Task instructions »
a. Answer these questions using the opinion piece on Hong Kong zoo, one answer per line:
(i) In what year did the zoological gardens open?
(ii) What material are the animals' water bowls made of?
(iii) How much does it cost to enter the zoo?
b. Reproduce word for word the part of the opinion piece on Hong Kong zoo that opens with the words containing "Most of them" and closes with "free to enter.".
c. From the final sentence of the opinion piece on Hong Kong zoo, list every course of action for the zoo that is named.

Text section »
Close cramped, dated city zoo to protect well-being of animals

PUBLISHED : Sunday, 31 August, 2014, 5:23am
UPDATED : Sunday, 31 August, 2014, 5:23am

Hong Kong zoo is too crowded. As a densely populated metropolis, Hong Kong can barely house all the people here, let alone provide a comfortable home for animals.

Animals in the zoo are often packed into their enclosures tighter than rush-hour commuters on the MTR. The cages are far too small and crowded compared to the animals' natural habitats, and some of them are even kept in separate enclosures from their families.

Such a poor living environment is definitely not ideal. Instead, these animals should live in tranquil, spacious surroundings where they can move around freely.

Moreover, animals in captivity are stressed and unhealthy. It is common to find animals in zoos sleeping or looking bored. The major reason is that zoo animals lack mental stimulation.

Most of them are unable to get sufficient physical exercise due to the limited space in the enclosures. This frequently results in them becoming overweight, which can adversely affect their health.

What's more, they hardly have any privacy. Not being allowed to live their lives in a natural way leads to the deterioration of their physical and mental well-being.

The facilities in the zoological gardens are outdated and inadequate. Little seems to have changed since the gardens opened in 1871.

An added problem is that the water bowls for the animals are made of plastic, which can spread disease.

Significant renovation is needed and living conditions have to be vastly improved if the zoo is to continue to operate.

The problem boils down to money. It would not be economically viable to invest a large sum of money in renovating the zoo, which is free to enter.

The best solution would be to shut it down rather than trying to modernise it or relocate it.

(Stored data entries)
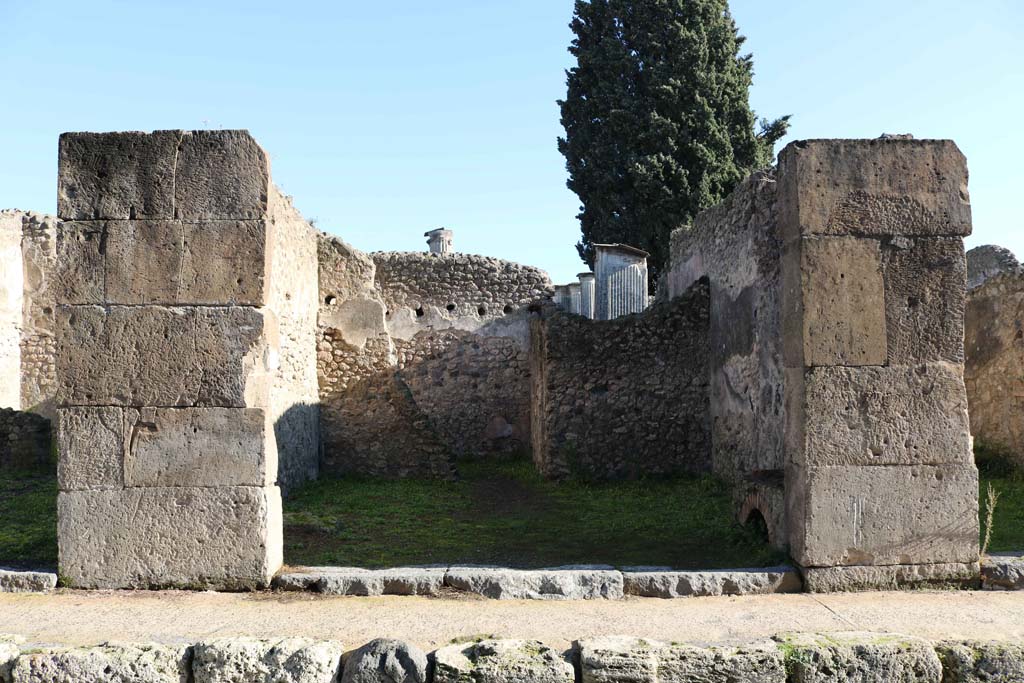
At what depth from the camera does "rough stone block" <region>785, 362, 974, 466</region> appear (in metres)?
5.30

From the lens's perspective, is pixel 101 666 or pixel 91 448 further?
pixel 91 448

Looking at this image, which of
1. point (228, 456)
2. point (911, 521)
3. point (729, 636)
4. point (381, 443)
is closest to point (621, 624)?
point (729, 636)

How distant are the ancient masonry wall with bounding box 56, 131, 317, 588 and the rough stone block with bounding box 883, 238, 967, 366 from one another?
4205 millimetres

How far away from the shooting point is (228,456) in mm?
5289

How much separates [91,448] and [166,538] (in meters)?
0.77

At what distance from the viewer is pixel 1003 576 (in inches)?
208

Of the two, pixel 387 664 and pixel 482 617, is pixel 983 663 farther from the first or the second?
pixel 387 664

...

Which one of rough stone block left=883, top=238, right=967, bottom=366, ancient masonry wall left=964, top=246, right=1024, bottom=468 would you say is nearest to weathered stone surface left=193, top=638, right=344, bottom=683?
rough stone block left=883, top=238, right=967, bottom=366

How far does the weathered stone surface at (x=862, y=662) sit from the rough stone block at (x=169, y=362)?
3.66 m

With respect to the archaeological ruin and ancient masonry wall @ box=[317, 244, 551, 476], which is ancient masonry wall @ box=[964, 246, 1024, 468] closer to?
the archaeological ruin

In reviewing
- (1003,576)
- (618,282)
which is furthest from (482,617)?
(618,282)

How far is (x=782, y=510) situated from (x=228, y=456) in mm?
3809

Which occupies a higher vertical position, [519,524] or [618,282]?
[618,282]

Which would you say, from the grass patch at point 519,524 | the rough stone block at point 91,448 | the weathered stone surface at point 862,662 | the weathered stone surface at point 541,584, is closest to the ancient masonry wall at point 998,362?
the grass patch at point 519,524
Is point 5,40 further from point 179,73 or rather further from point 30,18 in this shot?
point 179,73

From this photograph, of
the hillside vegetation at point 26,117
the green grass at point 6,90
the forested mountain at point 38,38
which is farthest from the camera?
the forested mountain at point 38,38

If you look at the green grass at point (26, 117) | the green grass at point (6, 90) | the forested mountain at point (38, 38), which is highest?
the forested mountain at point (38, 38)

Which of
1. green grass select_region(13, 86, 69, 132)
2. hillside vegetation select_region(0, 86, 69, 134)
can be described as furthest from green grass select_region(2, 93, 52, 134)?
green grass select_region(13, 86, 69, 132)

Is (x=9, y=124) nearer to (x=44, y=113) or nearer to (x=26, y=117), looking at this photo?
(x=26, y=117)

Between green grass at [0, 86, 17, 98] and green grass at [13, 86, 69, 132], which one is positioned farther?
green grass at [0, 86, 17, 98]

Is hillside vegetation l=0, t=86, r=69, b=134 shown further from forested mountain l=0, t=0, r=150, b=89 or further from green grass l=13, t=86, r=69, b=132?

Answer set »
a.
(i) 1871
(ii) Plastic
(iii) Nothing; it is free to enter.

b.
Most of them are unable to get sufficient physical exercise due to the limited space in the enclosures. This frequently results in them becoming overweight, which can adversely affect their health.

What's more, they hardly have any privacy. Not being allowed to live their lives in a natural way leads to the deterioration of their physical and mental well-being.

The facilities in the zoological gardens are outdated and inadequate. Little seems to have changed since the gardens opened in 1871.

An added problem is that the water bowls for the animals are made of plastic, which can spread disease.

Significant renovation is needed and living conditions have to be vastly improved if the zoo is to continue to operate.

The problem boils down to money. It would not be economically viable to invest a large sum of money in renovating the zoo, which is free to enter.

c.
- Shut it down
- Modernise it
- Relocate it